Claude, OpenAI, Gemini and a few open source models are amazing.
Amazing is subjective. But even if I were to accept that adjective, are they amazing enough to be actually driving revenue to justify their costs (i.e. make profits)? Did consumers mass upgrade devices to access them? No to both. What does Apple sell?
Apple is planning on-device inference and their own server inference. It's not just outsourcing the models to OpenAI.
Yes you are repeating what I just said:
You're conflating multiple levels of Apple Intelligence together. Again primary purpose is to sell devices using on-device AI - the server-side models are merely there for when on-device is too small and then they outsource models when necessary.
It's three levels, but you are saying Apple has to squash that down to two and effectively remove OpenAI in order to not be a failure or even more extreme that the on-device model doesn't matter if they don't have the best server side model running on their own servers making only one level important. I fundamentally disagree. There are two other levels, the actual Apple levels, for a reason.
They plan to inference their own big models in the server. And if their own models suck compare to OpenAI, no one will care about Apple Intelligence. And guess what OpenAI uses? All HBM-based chips.
Again, what is Apple's revenue model? What is OpenAI's?
Think of it this way OpenAI or other services is the last level of Apple Intelligence. Apple uses it when they have to, but rapidly sinking billions upon billions of dollars into developing massive bespoke Apple LLMs to compete with the likes of Claude or ChatGPT or Gemini etc ... isn't, so far, what Apple has indicated that it wants to bring to the table. As you yourself said they aren't building their own massive training center to build said model are they? And that makes sense, doing so doesn't leverage their advantages and would expose them to the risks legal and economic while undercutting their privacy claims to Apple user data.

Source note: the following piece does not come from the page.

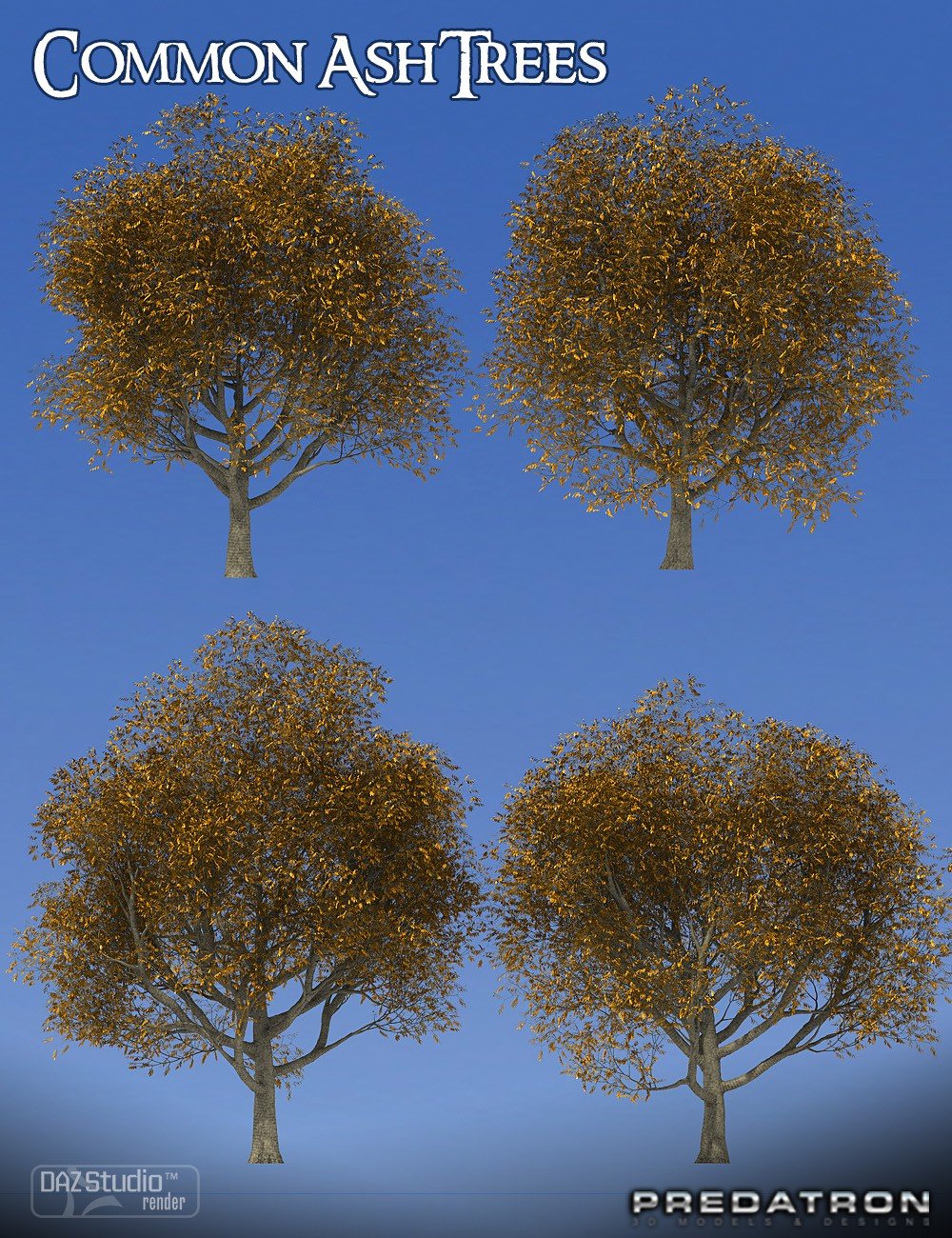 Predatron Common Ash Trees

Relying on others to do that and outsourcing (which still undercuts their privacy claims, but gives them some distance - i.e. plausible deniability) lets them access that while they focus on what they want to succeed most at: on-device. Yes they also develop their own bespoke medium sized models for their own servers to soak up requests that they know cannot yet be done on-device but don't require something like OpenAI/cutting edge models. This edge-device and server-middle-ground may be less sexy right now but ultimately may be more impactful. Whether or not that pans out is of course up in the air, but, so far, that appears to be Apple's public strategy here* and it has merit.

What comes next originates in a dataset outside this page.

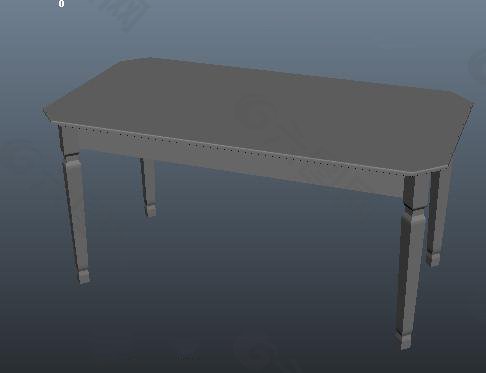桌子模型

*I have to add all these caveats (
appears,
public) because obviously I am neither sitting in Apple's boardroom nor even in an engineering cubicle. This is what makes sense to me from the outside based on what we can see Apple doing, their own statements thereof, and the general trends in Apple's business strategy for the last couple of decades.
While I agree power efficiency is critical for servers, I don't believe it's as critical as it is for mobile applications. I.e., I think operations/watt for laptops, tablets, and phones needs to be higher than operations/watt for servers.
Further, I suspect that's one of the reasons (but not the only reason) Apple has stayed with LPDDR since, from what I've read, HBM is more power-hungry. Quoting from a Jan 2024 article by Anton Shilov (
https://www.embedded.com/high-bandwidth-memory-hbm-options-for-demanding-compute/ ) :
"While unbeatable in terms of performance, HBM is expensive and power hungry for many applications, so there are developers that opt to use LPDDR5X for their bandwidth-demanding applications as this type of memory offers them the right balance of price, performance, and power consumption."
Of course, Apple could put HBM in a server chip while staying with LPDDR in its other chips but, at least thus far, to save time and development costs, Apple has maintanined design consistency across all its M-series chips (e.g., they share the same CPU and GPU cores).
HBM may be more power hungry overall than LPDDR but as the article states it's not necessarily so as a function of bandwidth. But its bandwidth and power doesn't really make sense for most applications that Apple competes in - 8GB of HBM simply wouldn't make sense on a phone even if the power was the same or less than LPDDR - it still doesn't make sense even for Max or Ultra. It would be way too expensive and the bandwidth (I'm not sure what that would be since bandwidth is a function of stack size/number) would likely be overkill and I'm not even sure what the latency would be relative to LPDDR. But the expense would make even Apple's LPDDR packaging look like small potatoes.
With the exception of some Navi products that AMD has never attempted again, no one uses relatively small amounts of HBM in a consumer product - and arguably AMD's lack of trying since further proves it just isn't a workable idea, certainly not a mass market one. HBM's best use is when it's deployed en masse on high end data center chips. This may raise the absolute power cost but it probably delivers bandwidth at better power rates - i.e. if LPDDR could deliver the same bandwidth as HBM3/e (and it possibly could if you just kept adding memory busses, I'm not sure what the limit is if there is one) its power costs would likely be as high if not higher whilst the advantage of LPDDR is for a wide range of capacities you can still get really high bandwidth at low power for cheaper than HBM. This allows you to build mass market devices with lots of bandwidth and low power.